French far-right leader calls to end all religious slaughter if she's elected as president of the country

Marine Le Pen, the far-right candidate in the French presidential elections, said she would ban halal slaughter of animals if she is elected, along with any other method of ritual slaughter without stunning.

Le Pen, who finished second with 21.5 percent of the vote in the first round of the elections Sunday, made the statement Tuesday on halal slaughter during a campaign visit at a meat market near Paris. She did not mention shechitah, the kosher slaughter of animals, but did say she wanted to outlaw any slaughter of animals without stunning.

“Slaughter without stunning, I’m sorry, it should have special labels,” Le Pen said. “Furthermore, I think that slaughter without stunning should be prohibited.”

Her National Front party’s showing on Sunday was the best electoral result in its history and the second time it made it to the second and final round, which will be held May 7.

Both halal and shechitah require animals be conscious when their throats are slit — a practice that critics say is cruel but which advocates insist is more humane than mechanised methods used in non-kosher abattoirs. Muslims slaughter animals in a similar method to shechitah, albeit with fewer restrictions, to produce halal meat.

In her statement Le Pen, who has called for a shutdown of immigration from Muslim countries, a ban on public prayer and the wearing of Muslim religious symbols, referenced halal slaughter specifically.

“I would say that I think that 90 percent of abattoirs are halal” in the Paris region, Le Pen said.

In Europe, the Jewish and Muslim customs have united opponents both from liberal circles who cite animal welfare as their main concern and right-wing nationalists who view the custom as foreign to their countries’ cultures.

Le Pen in the past has said she would impose limitations on expressions of Judaism in France not because she regards them as a threat, but to preserve the principle of equality in order to implement similar steps against the spread of Islam in France, which she and her party often describe as a ”threat.”

She has said during the current campaign that she would ban the wearing of kippahs in public in France in order to facilitate a ban on Muslim clothes. She has also said that she would make it illegal for French citizens to have an Israeli passport.

Le Pen has called on French Jews to make these “sacrifices” to curb radical Islam and has promised to be French Jewry’s “shield” against Islam.

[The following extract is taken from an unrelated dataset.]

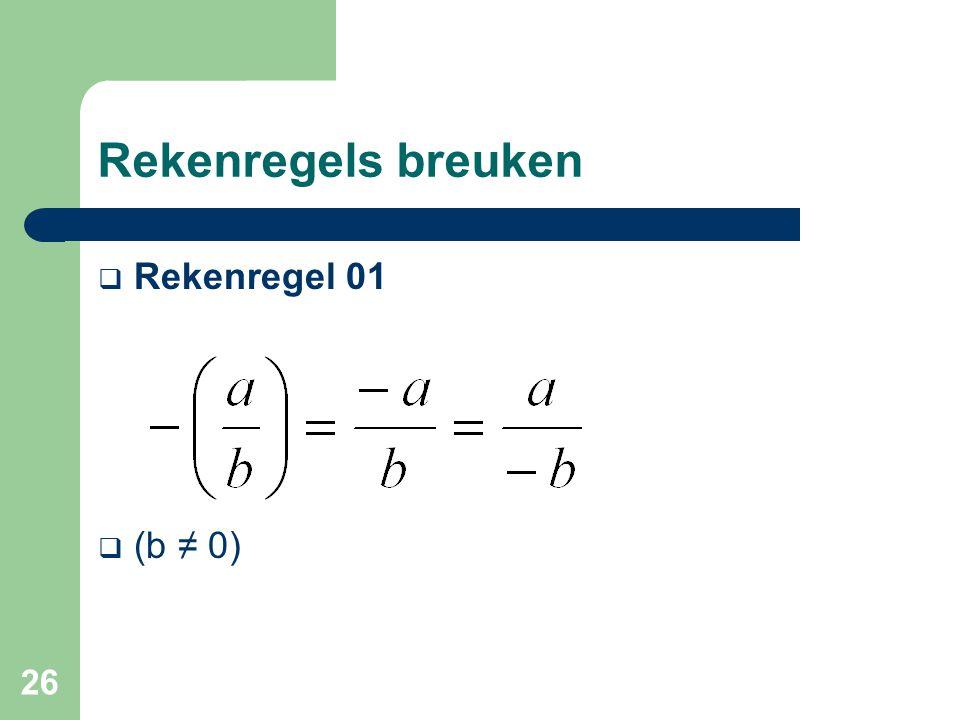 26 Rekenregels breuken  Rekenregel 01  (b ≠ 0)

French Jewish leaders have called Le Pen a “candidate of hate” and urged voters to support the leading candidate, centrist Emmanuel Macron, to keep Le Pen from winning. He won the first round with 23.7 percent of the vote. Polls from Tuesday predict he would win the second round by more than 20 points.

French Chief Rabbi Haim Korsia accused Le Pen of “fomenting hatred and war between the government and religions, as well as interreligious animosity” with her statement.

“It undermines the foundations on which France was built,” he said in a statement.